◆ **TEXT SEGMENT**
-------
Disclaimer This Documnent is part of the Peer Assessment 2 from the Reproducible Research Course on the Coursera Data science Specialization. The information contained here is for general information purposes only. Any reliance you place on such information is therefore strictly at your own risk. I cannot accept any liability for the consequences of any actions taken on the basis of the information here provided.


Synopsis

This analysis was conducted using the data from NOAA Storm Database in order to answer some basic questions about severe weather events. The overall goal of the analysis is to define, across the US, which types of eventsare most harmful with to population health and which types of events have the greatest economic consequence.


## Data Processing

The data is processed from a file called repdata-data-StormData that is presumed to be on your working directory.

#register the necessary libraries
library(plyr)
library(ggplot2)

data <- read.csv("repdata-data-StormData.csv.bz2")

#all these columns names are transformed to lower case to facilitate the analysis.
-------
◆ **DATA EXCERPT**
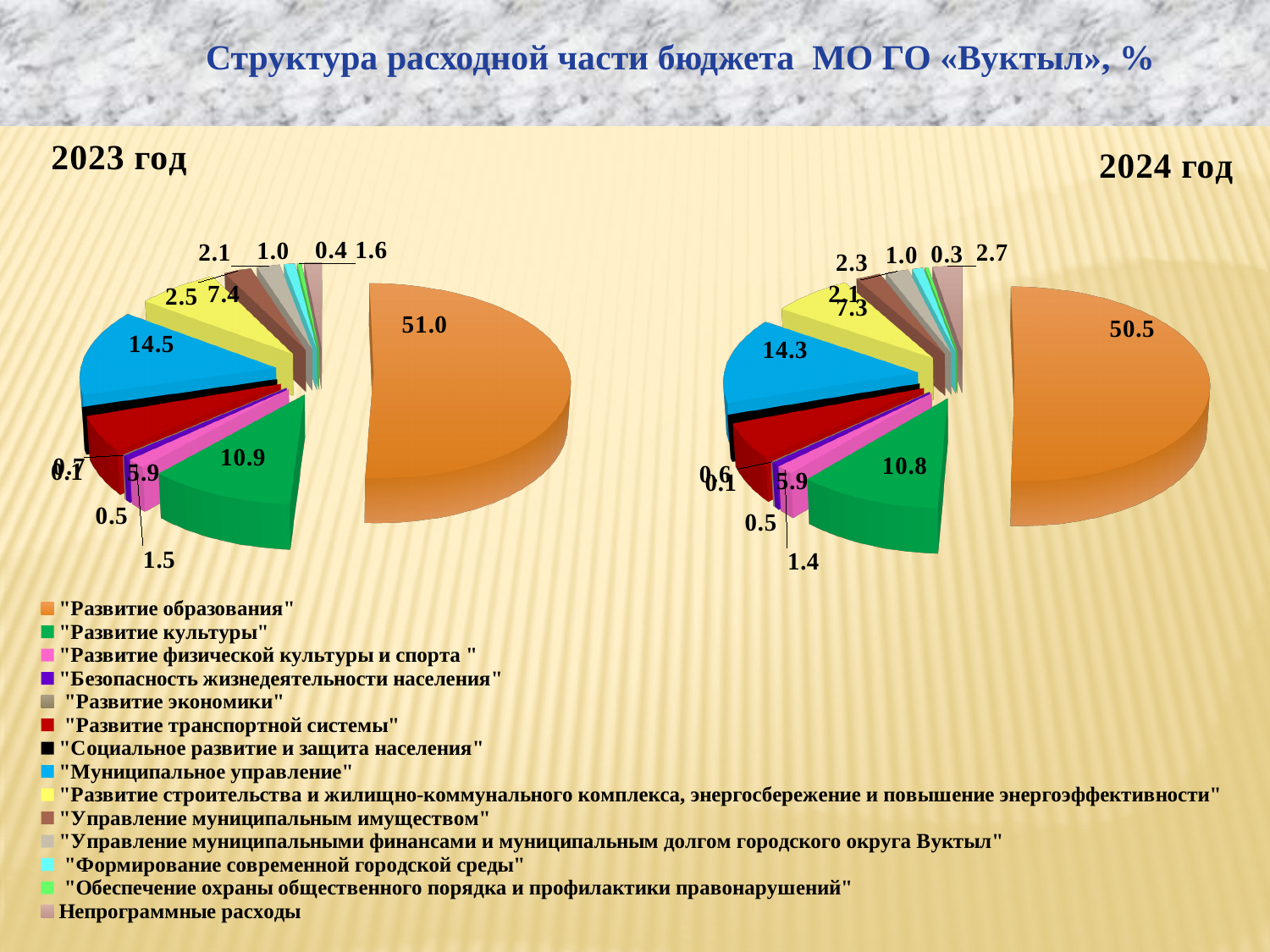
In the 2023 pie chart, what is the value for "Развитие образования"? 51.0 In the 2023 pie chart, what is the value for "Развитие культуры"? 10.9 In the 2023 pie chart, which category has the largest share? "Развитие образования" In the 2024 pie chart, what is the value for "Развитие физической культуры и спорта"? 1.4 What kind of charts are shown on the slide? Pie charts By how much does the value for "Развитие образования" in the 2023 chart exceed the value in the 2024 chart? 0.5 How many categories does the legend list? 14 What is the title of the slide? Структура расходной части бюджета МО ГО «Вуктыл», % In the 2024 pie chart, what is the value for "Муниципальное управление"? 14.3 In the 2024 pie chart, what is the value for "Развитие образования"? 50.5 What is the difference between the values for "Муниципальное управление" in the 2023 chart and the 2024 chart? 0.2 Is the value for "Развитие культуры" larger in the 2023 chart or the 2024 chart? 2023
-------
◆ **INSTRUCTION 1**
Which database supplied the data for the storm data analysis?
◆ **INSTRUCTION 2**
Reproduce the storm data analysis word for word from "This analysis was" to "your working directory.".

◆ **ANSWER SECTION 1**
The NOAA Storm Database.

◆ **ANSWER SECTION 2**
This analysis was conducted using the data from NOAA Storm Database in order to answer some basic questions about severe weather events. The overall goal of the analysis is to define, across the US, which types of eventsare most harmful with to population health and which types of events have the greatest economic consequence.


## Data Processing

The data is processed from a file called repdata-data-StormData that is presumed to be on your working directory.